**What you need to do**.
(1) Answer these questions about the Kettle date dimension text below:
(a) Which versions of Kettle and MySQL are used to describe the steps?
(b) What is Spoon?
(c) In which directory can the Spoon user guide be found?
(2) Please reproduce the part of the Kettle date dimension text below starting with "Prerequisites" and going on through "if you do ;)".

**Text passage**.
══════════
Another approach to obtain the data for a date dimension is to generate it using an ETL tool like Pentaho Data Integration, a.k.a. Kettle. I think this approach makes sense for a number of reasons:
- When you tend to use a particular ETL tool, you will be able to reuse the date dimension generator over an over, and on different database platforms.
- You won’t need special database privileges beyond the ones you need already. Privileges for creating tables and to perform DML will usually be available, whereas you might need to convince a DBA that you require extra privileges to create and execute stored procedures.
In addition to these general considerations, you can pull a neat little trick with Kettle to localize the data and format of the date attributes. I wouldn’t go as far as to say that this feature is Kettle specific: rather, it relies on the localization support built into the java platform and the way you can put that to use in Kettle transformations.
Prerequisites
In this tip, the steps to create a date dimension are described using Kettle 2.5.1 (Generally available Release) and MySQL 5.1.20 (Beta). You will be able to follow through the example using earlier (and later) versions of both products though - I am not using any functionality that is specific to these particular version of the products. The recipe does not really require that you understand anything about data warehouses or date dimensions, but you will probably appreciate it better if you do ;)
Overview
The transformation to generate the data for the date dimension follows a pretty straightforward design. The graphical representation of the transformation is shown below:
First, the dimension table is created (Prepare). After that, rows are generated to fill it (Input). However, the generated rows are almost empty and barren - we still need to derive and add data to fill the attributes of the date dimension (Transformation). Finally, the data is stored in the date dimension table (Output).
Step-by-Step
The remainder of this article describes in detail how to build this transformation. The majority of steps is probably not very interesting to moderately experienced Kettle users, but may be of use to beginning users.
Note for users that are completely new to Kettle - it is advisable to review the first few chapters of the Spoon user guide (Spoon is the name of Kettle tool you use to design the ETL process). It explains how to start up the tool, create a new transformation, add and connect steps etc. You can find it in the docs/English directory beneath the Kettle home directory.
══════════
**Data lines**.
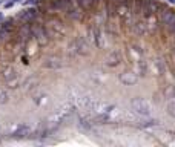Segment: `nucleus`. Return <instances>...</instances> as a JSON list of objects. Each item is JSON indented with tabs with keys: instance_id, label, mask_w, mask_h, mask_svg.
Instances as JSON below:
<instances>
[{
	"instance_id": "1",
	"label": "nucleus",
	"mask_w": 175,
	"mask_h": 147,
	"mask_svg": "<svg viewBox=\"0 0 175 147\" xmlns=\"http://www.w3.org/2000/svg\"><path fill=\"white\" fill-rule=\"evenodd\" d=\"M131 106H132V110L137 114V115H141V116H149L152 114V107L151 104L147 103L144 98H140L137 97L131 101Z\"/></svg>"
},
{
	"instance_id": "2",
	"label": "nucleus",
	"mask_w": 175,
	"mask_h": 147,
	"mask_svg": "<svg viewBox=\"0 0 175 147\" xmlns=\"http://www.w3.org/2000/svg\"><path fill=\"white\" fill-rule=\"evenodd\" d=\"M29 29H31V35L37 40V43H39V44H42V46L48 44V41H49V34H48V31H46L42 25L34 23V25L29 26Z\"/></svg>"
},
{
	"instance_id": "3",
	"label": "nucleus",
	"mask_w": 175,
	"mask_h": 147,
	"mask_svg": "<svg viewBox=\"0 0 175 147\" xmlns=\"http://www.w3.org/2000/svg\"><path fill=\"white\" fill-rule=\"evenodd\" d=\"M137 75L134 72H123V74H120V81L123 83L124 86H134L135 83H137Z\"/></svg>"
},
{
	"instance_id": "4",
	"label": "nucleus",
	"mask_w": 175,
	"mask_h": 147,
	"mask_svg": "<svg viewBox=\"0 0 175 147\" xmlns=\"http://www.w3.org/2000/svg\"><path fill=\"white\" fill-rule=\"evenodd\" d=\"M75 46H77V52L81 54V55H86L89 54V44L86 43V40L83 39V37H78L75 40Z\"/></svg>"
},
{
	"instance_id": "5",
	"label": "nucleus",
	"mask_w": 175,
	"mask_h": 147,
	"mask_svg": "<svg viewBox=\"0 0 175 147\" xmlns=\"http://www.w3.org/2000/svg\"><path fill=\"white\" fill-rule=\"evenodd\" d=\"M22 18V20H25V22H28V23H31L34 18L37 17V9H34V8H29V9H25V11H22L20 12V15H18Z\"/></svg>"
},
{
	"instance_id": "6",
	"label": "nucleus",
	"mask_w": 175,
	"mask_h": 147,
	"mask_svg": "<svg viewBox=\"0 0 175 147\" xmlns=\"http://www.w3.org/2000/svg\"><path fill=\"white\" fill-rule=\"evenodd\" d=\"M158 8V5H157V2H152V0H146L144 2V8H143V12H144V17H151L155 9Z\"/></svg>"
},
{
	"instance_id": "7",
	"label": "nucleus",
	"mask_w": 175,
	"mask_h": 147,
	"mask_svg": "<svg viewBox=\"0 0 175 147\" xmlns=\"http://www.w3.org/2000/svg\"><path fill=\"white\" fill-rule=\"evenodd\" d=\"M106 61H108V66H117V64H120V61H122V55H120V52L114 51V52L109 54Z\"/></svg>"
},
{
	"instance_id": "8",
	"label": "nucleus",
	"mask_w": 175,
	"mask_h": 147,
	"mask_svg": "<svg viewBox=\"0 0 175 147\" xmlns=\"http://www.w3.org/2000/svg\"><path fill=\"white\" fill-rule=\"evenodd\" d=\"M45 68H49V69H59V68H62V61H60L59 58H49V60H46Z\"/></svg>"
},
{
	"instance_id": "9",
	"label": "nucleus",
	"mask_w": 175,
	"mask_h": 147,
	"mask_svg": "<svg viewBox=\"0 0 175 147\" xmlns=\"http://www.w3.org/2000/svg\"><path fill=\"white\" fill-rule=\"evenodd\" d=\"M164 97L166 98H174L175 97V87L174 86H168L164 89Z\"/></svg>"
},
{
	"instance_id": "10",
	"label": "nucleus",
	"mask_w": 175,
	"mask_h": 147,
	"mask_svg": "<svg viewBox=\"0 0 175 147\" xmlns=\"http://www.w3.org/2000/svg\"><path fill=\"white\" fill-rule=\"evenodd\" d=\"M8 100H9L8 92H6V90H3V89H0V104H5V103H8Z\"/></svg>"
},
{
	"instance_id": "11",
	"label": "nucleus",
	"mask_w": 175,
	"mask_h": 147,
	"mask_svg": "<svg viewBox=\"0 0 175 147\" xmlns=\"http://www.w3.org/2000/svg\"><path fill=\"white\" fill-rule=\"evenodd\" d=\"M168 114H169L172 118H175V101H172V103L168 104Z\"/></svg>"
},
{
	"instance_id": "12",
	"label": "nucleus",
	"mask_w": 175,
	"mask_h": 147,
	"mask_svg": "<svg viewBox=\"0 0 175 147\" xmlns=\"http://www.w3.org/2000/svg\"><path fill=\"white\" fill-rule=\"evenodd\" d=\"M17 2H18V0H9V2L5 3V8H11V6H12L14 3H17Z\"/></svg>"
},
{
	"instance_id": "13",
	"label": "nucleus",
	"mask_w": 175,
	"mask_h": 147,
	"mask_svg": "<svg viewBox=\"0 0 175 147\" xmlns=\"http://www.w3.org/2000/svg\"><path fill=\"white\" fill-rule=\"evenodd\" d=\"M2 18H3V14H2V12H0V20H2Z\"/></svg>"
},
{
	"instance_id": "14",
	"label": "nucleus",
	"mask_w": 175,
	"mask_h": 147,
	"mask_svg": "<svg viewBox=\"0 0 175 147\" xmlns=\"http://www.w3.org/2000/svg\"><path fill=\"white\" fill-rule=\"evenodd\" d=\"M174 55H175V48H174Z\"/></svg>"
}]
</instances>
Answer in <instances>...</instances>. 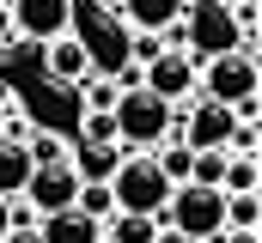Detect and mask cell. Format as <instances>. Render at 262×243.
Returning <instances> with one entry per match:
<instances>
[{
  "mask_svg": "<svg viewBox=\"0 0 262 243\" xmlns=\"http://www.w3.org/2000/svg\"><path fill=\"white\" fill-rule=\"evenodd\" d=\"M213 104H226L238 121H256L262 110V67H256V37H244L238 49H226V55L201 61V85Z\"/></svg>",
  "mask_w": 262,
══════════
**Answer set**.
(1)
(a) Kettle 2.5.1 (Generally available Release) and MySQL 5.1.20 (Beta).
(b) Spoon is the name of the Kettle tool you use to design the ETL process.
(c) In the docs/English directory beneath the Kettle home directory.

(2)
Prerequisites
In this tip, the steps to create a date dimension are described using Kettle 2.5.1 (Generally available Release) and MySQL 5.1.20 (Beta). You will be able to follow through the example using earlier (and later) versions of both products though - I am not using any functionality that is specific to these particular version of the products. The recipe does not really require that you understand anything about data warehouses or date dimensions, but you will probably appreciate it better if you do ;)